Um ‘namastê’ ou ‘um paz e amor’, jamais sai assim, “quase sem querer”, mas um ‘sieg heil’ dos representantes fascistas das big techs, nesse “salve a vitória”, é sempre lembrado.

Como diz o camarada Gramsci, o velho mundo está morrendo, mas o novo demora nascer.
O problema, é que nesse hiato é que surgem os monstros.

A verdadeira luta não é contra o mundo, é contra o sistema que te engole sem nem mastigar, quiridu.

O portuga Saramago tascou; “a única maneira de liquidar o dragão é cortar-lhe a cabeça; aparar-lhe as unhas não serve de nada”.

CENOURÃO FACHO na área, se derrubar é penalty!

A barbarie sempre começa com os discursos de ódio e nisso esse Cenourão é especialista.

Extremista é assim mesmo, e a desinformação é sua arma mais letal.

No livro Os sertões, Euclides da Cunha já pontuava algo muito interessante; “Estamos condenados à civilização. Ou progredimos, ou desaparecemos”.

“Quero inventar o meu próprio pecado
Quero morrer do meu próprio veneno(….)”

No Remulo’s, Itamaracá e Cabaré da Zenaide, já fui convidado, passei na frente mas nunca entrei, no bar do Omar é outros quinhentos!

Acho que depois dessa, vou ali no bar do Omar, tirar ‘água do joelho’.

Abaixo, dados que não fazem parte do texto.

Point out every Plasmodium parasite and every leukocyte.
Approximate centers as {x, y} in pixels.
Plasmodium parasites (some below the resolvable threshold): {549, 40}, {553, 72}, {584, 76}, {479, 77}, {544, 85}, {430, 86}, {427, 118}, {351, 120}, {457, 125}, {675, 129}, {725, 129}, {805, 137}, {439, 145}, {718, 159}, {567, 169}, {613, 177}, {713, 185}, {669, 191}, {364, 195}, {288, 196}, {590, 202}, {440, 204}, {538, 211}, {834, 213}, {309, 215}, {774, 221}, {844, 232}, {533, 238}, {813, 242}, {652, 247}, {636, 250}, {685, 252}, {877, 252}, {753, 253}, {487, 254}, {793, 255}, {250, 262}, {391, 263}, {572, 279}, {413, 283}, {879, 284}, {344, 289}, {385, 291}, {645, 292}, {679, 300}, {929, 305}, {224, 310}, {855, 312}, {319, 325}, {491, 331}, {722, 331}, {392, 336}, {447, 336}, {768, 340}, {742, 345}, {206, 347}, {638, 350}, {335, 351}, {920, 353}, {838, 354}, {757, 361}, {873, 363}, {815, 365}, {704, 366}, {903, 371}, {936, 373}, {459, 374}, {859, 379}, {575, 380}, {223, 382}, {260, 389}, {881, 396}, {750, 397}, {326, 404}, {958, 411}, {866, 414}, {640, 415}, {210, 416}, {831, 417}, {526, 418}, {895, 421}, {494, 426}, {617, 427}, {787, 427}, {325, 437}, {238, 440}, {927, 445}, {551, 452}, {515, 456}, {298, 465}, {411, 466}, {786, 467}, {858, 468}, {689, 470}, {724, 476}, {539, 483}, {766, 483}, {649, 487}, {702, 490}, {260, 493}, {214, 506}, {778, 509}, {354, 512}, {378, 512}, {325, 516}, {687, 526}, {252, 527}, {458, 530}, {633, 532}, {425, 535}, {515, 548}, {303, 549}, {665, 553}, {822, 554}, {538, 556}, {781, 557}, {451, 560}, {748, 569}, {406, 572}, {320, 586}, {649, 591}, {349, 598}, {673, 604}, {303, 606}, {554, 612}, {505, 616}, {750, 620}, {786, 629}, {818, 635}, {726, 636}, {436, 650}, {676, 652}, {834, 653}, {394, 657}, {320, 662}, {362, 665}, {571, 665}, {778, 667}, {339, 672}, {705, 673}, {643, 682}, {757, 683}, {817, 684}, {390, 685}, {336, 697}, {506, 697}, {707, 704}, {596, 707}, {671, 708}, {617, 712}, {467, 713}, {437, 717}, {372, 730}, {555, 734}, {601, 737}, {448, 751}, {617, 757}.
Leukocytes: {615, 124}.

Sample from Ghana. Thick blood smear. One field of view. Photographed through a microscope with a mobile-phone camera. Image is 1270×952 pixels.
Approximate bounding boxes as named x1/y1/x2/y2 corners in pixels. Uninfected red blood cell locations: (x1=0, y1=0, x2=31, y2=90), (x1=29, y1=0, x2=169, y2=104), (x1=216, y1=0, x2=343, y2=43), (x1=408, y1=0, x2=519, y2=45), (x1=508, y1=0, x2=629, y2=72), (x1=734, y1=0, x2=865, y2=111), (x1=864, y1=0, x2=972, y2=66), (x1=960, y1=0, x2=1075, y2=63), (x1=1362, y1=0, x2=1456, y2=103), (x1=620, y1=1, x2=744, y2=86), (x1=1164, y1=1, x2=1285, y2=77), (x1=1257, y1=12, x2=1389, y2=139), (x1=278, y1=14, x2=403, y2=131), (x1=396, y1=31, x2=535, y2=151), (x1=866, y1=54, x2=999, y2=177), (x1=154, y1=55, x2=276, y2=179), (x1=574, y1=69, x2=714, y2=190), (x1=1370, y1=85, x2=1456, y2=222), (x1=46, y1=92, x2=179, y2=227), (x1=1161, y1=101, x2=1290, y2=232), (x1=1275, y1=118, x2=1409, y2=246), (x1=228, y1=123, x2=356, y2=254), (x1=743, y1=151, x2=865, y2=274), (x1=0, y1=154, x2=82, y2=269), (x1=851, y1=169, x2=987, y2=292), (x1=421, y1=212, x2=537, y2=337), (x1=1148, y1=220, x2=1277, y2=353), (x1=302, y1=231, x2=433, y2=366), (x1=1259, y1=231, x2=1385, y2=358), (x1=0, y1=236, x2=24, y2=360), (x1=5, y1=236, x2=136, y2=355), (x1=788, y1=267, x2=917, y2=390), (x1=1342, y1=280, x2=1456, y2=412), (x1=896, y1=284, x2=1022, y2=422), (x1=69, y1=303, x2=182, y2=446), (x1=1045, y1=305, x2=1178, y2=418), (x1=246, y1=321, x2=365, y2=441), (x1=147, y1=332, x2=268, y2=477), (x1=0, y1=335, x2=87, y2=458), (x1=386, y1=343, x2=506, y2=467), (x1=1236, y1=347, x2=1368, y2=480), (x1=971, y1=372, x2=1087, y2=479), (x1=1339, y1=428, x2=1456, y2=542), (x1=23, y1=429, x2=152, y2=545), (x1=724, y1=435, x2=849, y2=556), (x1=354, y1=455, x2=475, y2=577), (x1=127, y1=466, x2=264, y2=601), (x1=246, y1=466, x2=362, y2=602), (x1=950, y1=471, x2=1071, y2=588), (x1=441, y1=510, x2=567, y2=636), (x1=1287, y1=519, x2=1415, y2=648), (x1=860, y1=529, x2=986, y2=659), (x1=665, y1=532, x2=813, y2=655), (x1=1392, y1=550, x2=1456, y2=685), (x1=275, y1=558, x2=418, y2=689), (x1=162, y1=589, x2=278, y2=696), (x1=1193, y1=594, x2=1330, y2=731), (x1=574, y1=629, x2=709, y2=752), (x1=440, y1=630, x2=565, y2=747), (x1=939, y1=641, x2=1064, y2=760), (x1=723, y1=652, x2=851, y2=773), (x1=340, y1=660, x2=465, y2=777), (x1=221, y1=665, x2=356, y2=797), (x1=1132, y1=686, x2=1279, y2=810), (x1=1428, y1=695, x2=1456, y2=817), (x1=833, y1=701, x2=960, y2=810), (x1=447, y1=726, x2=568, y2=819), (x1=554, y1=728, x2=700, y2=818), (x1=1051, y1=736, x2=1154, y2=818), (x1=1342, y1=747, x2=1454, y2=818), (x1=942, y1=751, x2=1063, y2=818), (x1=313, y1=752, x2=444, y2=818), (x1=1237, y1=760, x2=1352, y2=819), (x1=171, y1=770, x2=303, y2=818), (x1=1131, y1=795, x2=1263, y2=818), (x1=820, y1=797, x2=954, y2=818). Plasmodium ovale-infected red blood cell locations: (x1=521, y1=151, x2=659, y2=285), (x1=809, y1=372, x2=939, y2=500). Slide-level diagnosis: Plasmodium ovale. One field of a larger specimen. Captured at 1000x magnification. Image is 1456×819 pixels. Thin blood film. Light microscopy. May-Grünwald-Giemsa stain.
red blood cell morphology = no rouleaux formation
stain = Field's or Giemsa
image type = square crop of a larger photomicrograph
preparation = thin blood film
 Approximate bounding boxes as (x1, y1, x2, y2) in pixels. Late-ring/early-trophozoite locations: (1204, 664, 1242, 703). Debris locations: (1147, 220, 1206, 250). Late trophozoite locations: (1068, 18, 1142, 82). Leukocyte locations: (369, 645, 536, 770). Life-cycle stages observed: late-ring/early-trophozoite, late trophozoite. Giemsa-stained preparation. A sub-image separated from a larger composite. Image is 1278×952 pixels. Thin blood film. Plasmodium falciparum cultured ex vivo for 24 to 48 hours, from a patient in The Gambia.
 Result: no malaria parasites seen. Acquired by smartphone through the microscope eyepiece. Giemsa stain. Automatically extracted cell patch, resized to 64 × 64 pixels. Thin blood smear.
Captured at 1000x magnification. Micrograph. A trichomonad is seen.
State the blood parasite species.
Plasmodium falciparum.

Nesse pilec homérico no mundo, na frente do espelho no banheiro do bar desse canhoto, eu digo pra mim mesmo: “caralho, eu tou muito doido, moleque”.

No espelho essa cara não é minha, meu caro Dionísio.

Só pra deixar consignado, sou discípulo dele.
Dionísio era phoda, não queria nem saber dessa frescurite de Pinot Noir, Cabernet, Carbernet Sauvignon, Malbec, Merlot, Chardonnay, Carménère, Tannat, Syrah, sabores de frutas escuras, frutas doces com mirtilo, ou saborosa como azeitona preta.
Ele rolava qualquer uva, era tipo, Sangue de Boi mesmo, Galioto, Pérgola, aquele litrão grandão. NapoLitrão Bonaparty.

Não tinha esse negócio de envelhecer em barril de carvalho, não, quiridu.
Assim era Dionísio. Dionísio era Baco!

O que importava era a esbórnia e os prazeres do vinho.

Antes de reclamar da colheita quiridu, saiba observar as leis do retorno, da verdade e do merecimento.

Na volta dos que não foram, Biruliro que não tá nem aí pra essas leis também, agora está só esperando a hora de ir, pra Papuda.

Muitos são barrados, outros, indiciados, mas poucos são INDICADOS!

A regra é clara; se tem Darim eu assisto. Agora também se aplica a Fernanda.

Viva o cinema da América Latina!

E, na luta pela Reforma Agrária, viva o MST!
“Se o campo não planta, a cidade não janta”.